Broker, BrokerHost and "broker process"

61 views
Skip to first unread message

Honglin Yu

unread,
Jun 16, 2021, 9:40:32 AM6/16/21
to chromium-mojo
Hi Chromium-Mojo,

I am recently debugging CrOS/ml-service's multiprocess's IPC and trying to understand some internals of mojo but get confused with the relation among the Broker classthe BrokerHost class and the "broker process". It seems,

1. Although its name contains the word "broker", "BrokerHost" is actually created in sending invitations. So more accurately speaking, it always resides in the "inviter process" (usually the parent process) rather than the unique "broker process" in the graph, although they are usually the same in chrome. Is this correct?

2. If the observation in 1 is correct, it seems the "broker responsibilities" (like creating a shared buffer) are actually handled in the inviter processes (where BrokerHost resides) rather than the unique "broker process" in the graph.

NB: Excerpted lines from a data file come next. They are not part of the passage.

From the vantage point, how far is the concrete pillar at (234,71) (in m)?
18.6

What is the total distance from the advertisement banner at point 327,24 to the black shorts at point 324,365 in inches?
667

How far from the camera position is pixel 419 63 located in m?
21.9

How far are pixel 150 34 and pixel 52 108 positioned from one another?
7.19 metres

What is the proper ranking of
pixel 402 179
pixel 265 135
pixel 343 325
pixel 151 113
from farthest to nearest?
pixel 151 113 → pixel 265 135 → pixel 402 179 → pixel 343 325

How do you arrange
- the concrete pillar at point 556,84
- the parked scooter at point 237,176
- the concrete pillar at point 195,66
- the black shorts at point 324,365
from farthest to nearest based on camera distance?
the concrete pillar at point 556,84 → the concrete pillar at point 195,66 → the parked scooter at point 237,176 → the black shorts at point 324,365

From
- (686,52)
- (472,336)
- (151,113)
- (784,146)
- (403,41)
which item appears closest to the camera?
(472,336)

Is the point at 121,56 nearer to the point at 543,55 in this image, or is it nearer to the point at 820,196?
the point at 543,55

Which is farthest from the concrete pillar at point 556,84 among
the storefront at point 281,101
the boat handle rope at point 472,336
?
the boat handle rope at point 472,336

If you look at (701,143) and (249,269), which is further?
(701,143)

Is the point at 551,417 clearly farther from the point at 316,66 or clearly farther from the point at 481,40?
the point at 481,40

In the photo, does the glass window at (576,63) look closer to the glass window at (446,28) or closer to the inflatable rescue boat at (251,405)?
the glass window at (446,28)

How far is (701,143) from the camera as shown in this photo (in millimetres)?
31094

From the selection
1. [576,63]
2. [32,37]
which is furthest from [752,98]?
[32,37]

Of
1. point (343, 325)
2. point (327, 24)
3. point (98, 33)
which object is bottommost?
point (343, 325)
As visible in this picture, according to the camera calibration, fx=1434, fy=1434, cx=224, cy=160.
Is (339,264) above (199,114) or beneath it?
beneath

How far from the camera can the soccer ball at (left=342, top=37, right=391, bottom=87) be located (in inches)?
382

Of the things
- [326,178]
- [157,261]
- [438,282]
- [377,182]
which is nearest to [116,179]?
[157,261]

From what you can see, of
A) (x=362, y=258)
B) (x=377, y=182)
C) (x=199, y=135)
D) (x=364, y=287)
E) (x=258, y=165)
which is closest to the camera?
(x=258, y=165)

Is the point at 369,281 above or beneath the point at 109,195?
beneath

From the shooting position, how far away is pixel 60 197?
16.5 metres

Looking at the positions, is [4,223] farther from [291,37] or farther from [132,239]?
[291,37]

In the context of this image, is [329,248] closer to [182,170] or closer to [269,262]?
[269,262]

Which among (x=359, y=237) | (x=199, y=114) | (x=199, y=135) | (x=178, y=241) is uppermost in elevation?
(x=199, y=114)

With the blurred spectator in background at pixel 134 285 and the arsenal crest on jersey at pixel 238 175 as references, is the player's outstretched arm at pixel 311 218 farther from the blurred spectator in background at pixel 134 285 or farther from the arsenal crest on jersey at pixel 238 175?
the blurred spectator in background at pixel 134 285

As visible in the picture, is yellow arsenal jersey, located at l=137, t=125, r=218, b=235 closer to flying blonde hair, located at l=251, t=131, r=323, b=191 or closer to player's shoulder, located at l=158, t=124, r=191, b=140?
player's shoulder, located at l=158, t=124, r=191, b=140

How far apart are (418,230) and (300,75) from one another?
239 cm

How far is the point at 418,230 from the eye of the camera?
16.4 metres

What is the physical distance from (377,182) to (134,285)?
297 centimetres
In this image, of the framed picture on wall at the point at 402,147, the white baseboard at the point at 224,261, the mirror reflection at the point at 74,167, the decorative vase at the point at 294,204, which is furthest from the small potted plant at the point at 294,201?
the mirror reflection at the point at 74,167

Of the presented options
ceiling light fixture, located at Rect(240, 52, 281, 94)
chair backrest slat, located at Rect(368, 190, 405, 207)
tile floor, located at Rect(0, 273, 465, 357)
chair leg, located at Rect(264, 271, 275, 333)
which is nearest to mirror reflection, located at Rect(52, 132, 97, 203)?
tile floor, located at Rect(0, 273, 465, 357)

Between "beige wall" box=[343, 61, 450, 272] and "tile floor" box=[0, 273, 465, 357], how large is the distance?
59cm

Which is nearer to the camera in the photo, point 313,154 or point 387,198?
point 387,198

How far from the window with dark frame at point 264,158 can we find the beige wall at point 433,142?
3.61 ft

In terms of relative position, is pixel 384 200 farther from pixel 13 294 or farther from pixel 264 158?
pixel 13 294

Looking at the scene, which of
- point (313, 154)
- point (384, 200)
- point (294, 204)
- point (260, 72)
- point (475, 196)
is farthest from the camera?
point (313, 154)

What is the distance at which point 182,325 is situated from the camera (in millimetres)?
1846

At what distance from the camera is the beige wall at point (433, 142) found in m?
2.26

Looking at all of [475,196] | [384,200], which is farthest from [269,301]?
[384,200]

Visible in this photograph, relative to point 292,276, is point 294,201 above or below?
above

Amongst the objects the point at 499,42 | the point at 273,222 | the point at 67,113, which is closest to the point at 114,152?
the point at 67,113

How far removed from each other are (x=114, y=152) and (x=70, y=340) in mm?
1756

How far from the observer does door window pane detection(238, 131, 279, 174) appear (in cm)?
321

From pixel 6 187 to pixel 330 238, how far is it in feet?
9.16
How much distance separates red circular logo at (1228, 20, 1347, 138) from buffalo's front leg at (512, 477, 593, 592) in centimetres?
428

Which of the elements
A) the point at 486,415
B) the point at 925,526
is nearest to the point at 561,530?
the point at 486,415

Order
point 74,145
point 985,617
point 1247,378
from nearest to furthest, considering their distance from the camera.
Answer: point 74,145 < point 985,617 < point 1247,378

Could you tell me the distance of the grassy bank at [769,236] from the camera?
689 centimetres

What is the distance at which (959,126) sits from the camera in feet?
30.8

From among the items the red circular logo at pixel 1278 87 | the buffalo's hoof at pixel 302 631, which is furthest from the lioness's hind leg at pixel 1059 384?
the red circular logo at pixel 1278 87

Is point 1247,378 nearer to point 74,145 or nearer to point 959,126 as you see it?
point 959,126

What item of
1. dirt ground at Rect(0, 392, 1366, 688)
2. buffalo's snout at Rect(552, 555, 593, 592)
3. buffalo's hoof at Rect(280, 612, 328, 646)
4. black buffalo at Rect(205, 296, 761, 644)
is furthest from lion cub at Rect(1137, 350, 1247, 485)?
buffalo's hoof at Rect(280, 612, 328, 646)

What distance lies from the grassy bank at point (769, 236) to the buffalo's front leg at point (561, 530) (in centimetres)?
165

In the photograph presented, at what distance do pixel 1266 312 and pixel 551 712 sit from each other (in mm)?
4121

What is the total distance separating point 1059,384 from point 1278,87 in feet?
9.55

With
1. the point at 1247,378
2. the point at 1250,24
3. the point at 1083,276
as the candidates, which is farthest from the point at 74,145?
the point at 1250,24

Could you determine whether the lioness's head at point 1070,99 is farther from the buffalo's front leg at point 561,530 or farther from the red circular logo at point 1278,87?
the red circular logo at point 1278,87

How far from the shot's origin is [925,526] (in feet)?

Is this correct?

If the observation and guesses in 1 and 2 above are correct, it seems the brokering work is actually being shared by many nodes in the graph. Then what is the point of still having a unique "broker process"?

Thanks!

Best,
Honglin

Ken Rockot

unread,
Jun 16, 2021, 1:32:02 PM6/16/21
to Honglin Yu, chromium-mojo
On Wed, Jun 16, 2021 at 6:40 AM 'Honglin Yu' via chromium-mojo <chromi...@chromium.org> wrote:
Hi Chromium-Mojo,

I am recently debugging CrOS/ml-service's multiprocess's IPC and trying to understand some internals of mojo but get confused with the relation among the Broker classthe BrokerHost class and the "broker process". It seems,

1. Although its name contains the word "broker", "BrokerHost" is actually created in sending invitations. So more accurately speaking, it always resides in the "inviter process" (usually the parent process) rather than the unique "broker process" in the graph, although they are usually the same in chrome. Is this correct?


Indeed this is a confusing double-meaning of "broker."

2. If the observation in 1 is correct, it seems the "broker responsibilities" (like creating a shared buffer) are actually handled in the inviter processes (where BrokerHost resides) rather than the unique "broker process" in the graph. Is this correct?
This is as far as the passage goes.